We then go from the dwelling of poetry to the poet himself, who “Distills amazing sense / From ordinary Meanings,” gathering the essence (“Attar”) of the dead roses laying by the door. In “This was a Poet—It is That,” Dickinson uses male pronouns throughout the poem, suggesting another poet “so unconscious— / The Robbing—could not harm— / Himself—to Him—a Fortune—”

We now turn to the poet herself. In “A little Madness in the Spring,” which while not in my estimation autobiographical, we see the dynamism (represented by the clown) of world. Spring, too, is traditionally the time of creation; the creation here being poetry.3

With this creation in mind, “A word is dead” invites us to consider the immortality of poetry. In its creation once placed on paper is immortal.

We then learn that “They shut me up in Prose—,” that less fair house. An uncertain “they” seeks to constrain her in prose, a futile task akin to sending a bird to the animal pound. To break free of the house of prose, she simply has to “will” her way out.

I chose the next poem on a similar vein, even as she is bound (in the house of prose?), she “still can sing.” With “Bind me—I still can sing—,” one presumes those binding her are the same “they” that “shut [her] up in Prose.”

We now move to a Biblical allusion in “A Word made Flesh is seldom.” Here, the Word is God, who is Logos—language, reason. Excluding an extended exercise in exegesis of John, this poem, in essence marks the “consent of Language / This loved Philology”—the love of Logos.

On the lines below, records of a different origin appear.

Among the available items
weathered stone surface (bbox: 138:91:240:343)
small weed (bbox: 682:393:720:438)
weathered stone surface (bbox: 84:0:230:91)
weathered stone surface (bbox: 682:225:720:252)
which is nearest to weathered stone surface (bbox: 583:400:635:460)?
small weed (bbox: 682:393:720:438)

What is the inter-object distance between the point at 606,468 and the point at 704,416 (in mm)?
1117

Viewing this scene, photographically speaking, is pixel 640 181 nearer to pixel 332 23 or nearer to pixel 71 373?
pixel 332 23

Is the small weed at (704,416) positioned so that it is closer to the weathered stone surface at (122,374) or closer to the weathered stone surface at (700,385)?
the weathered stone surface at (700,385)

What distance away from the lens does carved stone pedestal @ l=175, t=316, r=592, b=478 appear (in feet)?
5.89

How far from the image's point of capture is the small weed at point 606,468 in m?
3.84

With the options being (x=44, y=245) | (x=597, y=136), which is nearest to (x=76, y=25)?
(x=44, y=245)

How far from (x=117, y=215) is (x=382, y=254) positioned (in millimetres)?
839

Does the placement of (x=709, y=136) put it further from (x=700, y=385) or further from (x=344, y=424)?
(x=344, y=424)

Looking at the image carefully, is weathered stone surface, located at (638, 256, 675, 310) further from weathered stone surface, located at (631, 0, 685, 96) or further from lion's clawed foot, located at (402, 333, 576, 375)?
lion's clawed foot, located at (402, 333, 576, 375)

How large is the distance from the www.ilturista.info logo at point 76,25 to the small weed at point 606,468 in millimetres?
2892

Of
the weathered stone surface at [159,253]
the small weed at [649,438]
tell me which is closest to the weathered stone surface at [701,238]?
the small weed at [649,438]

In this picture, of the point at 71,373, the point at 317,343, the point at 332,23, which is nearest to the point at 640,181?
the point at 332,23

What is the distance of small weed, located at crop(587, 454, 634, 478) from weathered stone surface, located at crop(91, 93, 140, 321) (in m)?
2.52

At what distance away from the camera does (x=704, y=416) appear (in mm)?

Now the word is less Devine—in this next poem, I take it to mean just that, the word. “A Word dropped careless on a Page,” as in a poem, which “breeds” “Infection.” The “Malaria” of her infectious words escapes her death and causing “Despair” for “Centuries” and for the future generations.

We last go from the “malaria” of the previous poem to “I heard a Fly buzz—when I died—.” It would seem that this poem would hardly fit in with the others, yet I should see this as a fitting finale for the sequence. It is the banality of death, the end. It captures a sense of permanence, yet it is not permanent. The poem ends in a dash, leaving it open, as if yet to be completed.

In this sequence I have tried to create a progression, not so much in time (in fact, I created this blind to when each of these poems were written) but rather in ideas, filaments of text, sometimes faint, sometimes clear, from which emerge a whole with meaning greater than the sum of its parts.


1 I understand that by doing such a thing, I am placing within a critical framework. In this sentence, I am of course alluding to Wimsatt and Beardsley’s essays on “The Intentional Fallacy” and “The Affective Fallacy.”

2 In saying this, I do not mean to make too close a comparison between Pound and Dickinson or even between the two poems. Dickinson does not share the modernist crisis of language; her imagery in this poem is more abstract and more complex. There are numerous other differences as well, which I shall not get into here.

3 I should suppose my “affect” got ahead of me here.